Given instruction. Return every line of the material that contains the word "bead".
## start
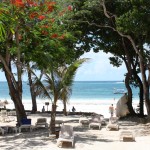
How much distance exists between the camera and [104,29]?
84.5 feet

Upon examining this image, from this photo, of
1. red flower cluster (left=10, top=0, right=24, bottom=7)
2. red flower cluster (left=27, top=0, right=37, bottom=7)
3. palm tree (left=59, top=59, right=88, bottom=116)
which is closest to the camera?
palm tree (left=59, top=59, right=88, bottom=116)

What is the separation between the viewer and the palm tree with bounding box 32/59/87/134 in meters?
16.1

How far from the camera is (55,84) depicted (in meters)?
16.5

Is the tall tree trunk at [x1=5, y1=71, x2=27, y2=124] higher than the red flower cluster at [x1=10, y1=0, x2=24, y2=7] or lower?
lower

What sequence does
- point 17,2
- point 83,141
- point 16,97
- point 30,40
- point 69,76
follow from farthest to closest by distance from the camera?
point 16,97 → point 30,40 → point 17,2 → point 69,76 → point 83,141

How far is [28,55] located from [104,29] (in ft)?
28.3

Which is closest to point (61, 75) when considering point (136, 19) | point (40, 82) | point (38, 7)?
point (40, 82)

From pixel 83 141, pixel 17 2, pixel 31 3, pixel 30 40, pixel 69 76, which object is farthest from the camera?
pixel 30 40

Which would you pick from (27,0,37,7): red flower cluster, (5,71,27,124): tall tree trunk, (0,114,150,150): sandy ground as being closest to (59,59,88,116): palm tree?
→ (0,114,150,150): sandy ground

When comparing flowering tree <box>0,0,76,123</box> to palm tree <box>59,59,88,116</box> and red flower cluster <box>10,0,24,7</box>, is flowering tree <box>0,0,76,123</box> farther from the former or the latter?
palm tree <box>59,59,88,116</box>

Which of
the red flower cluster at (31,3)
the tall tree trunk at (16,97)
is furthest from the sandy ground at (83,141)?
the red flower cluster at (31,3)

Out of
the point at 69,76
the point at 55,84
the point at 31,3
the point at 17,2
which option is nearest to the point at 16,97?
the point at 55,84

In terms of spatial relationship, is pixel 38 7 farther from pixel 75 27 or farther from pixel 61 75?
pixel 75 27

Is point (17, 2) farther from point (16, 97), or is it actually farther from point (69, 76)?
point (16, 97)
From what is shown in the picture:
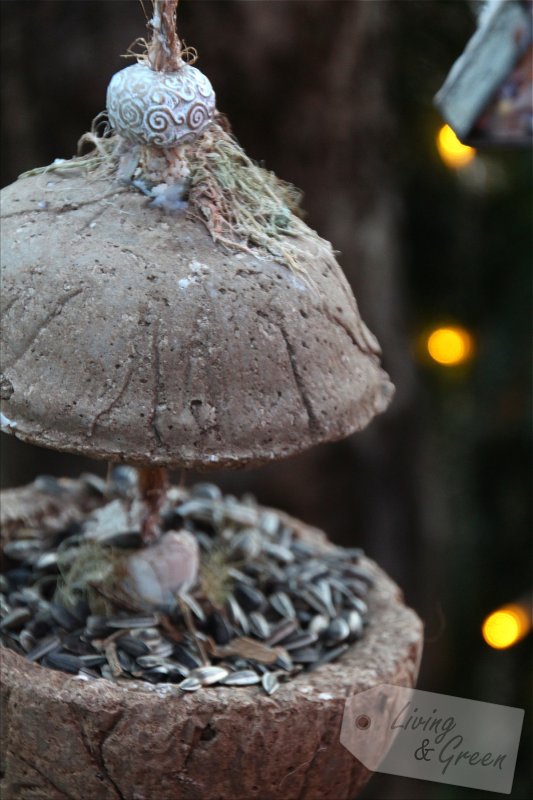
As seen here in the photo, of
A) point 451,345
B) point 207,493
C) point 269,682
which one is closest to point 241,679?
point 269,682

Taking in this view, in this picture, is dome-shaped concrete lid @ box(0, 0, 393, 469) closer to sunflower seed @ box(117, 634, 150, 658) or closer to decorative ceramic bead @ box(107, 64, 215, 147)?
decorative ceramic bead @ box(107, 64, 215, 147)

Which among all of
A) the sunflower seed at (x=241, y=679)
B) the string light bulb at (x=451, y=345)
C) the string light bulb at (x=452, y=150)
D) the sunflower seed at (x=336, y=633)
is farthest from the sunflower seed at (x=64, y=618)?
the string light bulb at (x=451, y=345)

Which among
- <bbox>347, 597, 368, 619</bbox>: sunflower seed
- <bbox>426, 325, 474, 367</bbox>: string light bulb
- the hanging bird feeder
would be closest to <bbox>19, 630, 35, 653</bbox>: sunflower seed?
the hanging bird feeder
## end
## start
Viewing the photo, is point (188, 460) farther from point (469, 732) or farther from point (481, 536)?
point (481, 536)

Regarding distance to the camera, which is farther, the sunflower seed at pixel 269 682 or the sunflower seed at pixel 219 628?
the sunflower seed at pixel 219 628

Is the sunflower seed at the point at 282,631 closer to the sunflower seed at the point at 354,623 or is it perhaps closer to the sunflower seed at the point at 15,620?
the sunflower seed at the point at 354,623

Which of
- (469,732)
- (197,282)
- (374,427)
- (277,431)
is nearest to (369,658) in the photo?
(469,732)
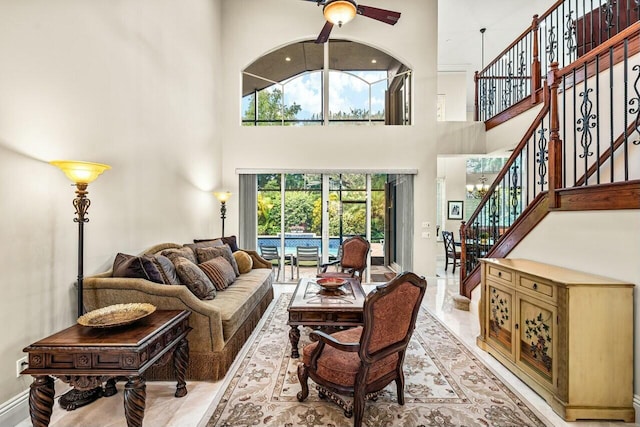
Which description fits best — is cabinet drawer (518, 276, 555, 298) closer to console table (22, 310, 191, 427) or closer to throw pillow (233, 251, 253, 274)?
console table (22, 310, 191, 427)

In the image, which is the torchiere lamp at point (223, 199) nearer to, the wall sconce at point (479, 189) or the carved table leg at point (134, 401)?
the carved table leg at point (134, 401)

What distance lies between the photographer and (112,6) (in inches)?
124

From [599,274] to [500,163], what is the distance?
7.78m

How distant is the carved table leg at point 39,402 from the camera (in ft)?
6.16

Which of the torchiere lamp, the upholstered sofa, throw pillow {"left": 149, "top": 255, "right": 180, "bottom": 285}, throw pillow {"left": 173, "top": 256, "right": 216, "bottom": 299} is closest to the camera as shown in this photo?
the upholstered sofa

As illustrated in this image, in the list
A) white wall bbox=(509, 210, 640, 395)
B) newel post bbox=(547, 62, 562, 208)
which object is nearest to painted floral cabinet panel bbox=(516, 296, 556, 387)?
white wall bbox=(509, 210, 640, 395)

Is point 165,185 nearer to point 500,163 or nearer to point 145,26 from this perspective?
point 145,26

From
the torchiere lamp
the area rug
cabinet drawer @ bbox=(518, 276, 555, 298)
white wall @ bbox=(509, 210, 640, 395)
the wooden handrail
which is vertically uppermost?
## end
## start
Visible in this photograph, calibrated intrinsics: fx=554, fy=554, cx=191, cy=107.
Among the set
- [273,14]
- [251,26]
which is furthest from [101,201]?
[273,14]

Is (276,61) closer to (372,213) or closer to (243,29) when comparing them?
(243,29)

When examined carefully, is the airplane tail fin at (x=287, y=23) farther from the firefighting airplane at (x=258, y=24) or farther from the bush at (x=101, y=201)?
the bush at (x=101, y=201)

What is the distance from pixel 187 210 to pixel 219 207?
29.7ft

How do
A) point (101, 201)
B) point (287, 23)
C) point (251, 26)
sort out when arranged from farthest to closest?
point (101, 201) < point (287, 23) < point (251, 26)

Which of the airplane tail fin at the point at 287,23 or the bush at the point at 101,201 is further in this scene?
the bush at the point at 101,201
## end
The completed task.
Taking in this view, in this picture, is dome-shaped concrete lid @ box(0, 0, 393, 469) closer to sunflower seed @ box(117, 634, 150, 658) or closer to decorative ceramic bead @ box(107, 64, 215, 147)?
decorative ceramic bead @ box(107, 64, 215, 147)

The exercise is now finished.